Clinicians say following the patient on therapy is as intense as the therapy itself. “One of the dictums with therapy is that it may get worse before it actually gets better,” says Dr. O’Brien. “This is because as treatment begins to kill the fungi, there’s a greater inflammatory reaction in the cornea. This is actually a sign of some improvement—it’s just more inflamed but you’re not seeing spread of the fungus. Positive signs of clinical response are a consolidation of the infiltrate, no sign of contiguous spread and the control of the satellite lesions.”

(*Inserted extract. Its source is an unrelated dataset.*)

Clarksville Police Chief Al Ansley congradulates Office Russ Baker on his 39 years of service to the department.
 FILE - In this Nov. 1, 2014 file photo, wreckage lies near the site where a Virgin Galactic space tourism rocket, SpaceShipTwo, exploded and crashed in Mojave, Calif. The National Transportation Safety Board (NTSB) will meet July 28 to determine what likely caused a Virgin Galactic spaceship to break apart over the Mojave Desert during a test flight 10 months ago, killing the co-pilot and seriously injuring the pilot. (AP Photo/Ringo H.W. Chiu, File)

Clinicians say they’ll follow the patients daily or every other day while they’re on hourly treatment, spreading out the visits to weekly or every other week if the ulcer responds to treatment and begins to consolidate. The treatment could last for months.
• Therapeutic graft.
Despite the ophthalmologist’s best efforts, medical treatment fails in 15 to 36 percent of cases.2,3
When this occurs, a therapeutic keratoplasty is necessary. For the corneal specialist undertaking one of these grafts, here are the experts’ tips.
When approaching the graft, Dr. Halfpenny has several considerations that she keeps in mind. “Try to keep the graft as small as possible, because it’s likely that you’ll need a secondary optical graft later, and you don’t want that area to become vascularized and not allow the secondary graft,” she says. “You should provide at least a 1- to 1.5-mm clear margin with the trephination, and be prepared to decenter the graft, if necessary. Also, you want to leave the patient phakic, even if he has the beginnings of a cataract, in order to leave a barrier to further fungal penetration or endophthalmitis. Postop, continue the oral or topical antifungal therapy and avoid topical or oral steroids for at least two to three days. You also should aggressively manage intraocular pressure with medications in the postop period because fungi have been known to destroy trabecular meshwork tissue. In light of this, the patient may need to see a glaucoma specialist or even require a secondary glaucoma surgery postop.”
With the daunting course an ocular fungal infection poses as a global threat to corneal health, Dr. O’Brien hopes significant advances in the field will be made soon. “We’re in desperate need of better antifungal agents that work more rapidly, penetrate more efficiently into ocular tissues and have fewer medical failures,” he says. “We have to both discover and develop newer compounds with novel mechanisms of action, greater antifungal activity and less cytotoxicity.” REVIEW
1. Prajna NV, Krishnan T, Mascarenhas J, et al. The mycotic ulcer treatment trial: A randomized trial comparing natamycin vs. voriconazole. JAMA Ophthalmol 2013;131:4:422-29.
2. Anane S, Ben Ayed N, Malek I, et al. Keratomycosis in the area of Tunis: Epidemiological data, diagnostic and therapeutic modalities [article in French]. Ann Biol Clin (Paris) 2010;68:4:441-47.
3. Prajna NV, Mascarenhas J, Krishnan T, et al. Comparison of natamycin and voriconazole for the treatment of fungal keratitis. Arch Ophthalmol 2010;128:6:672-78.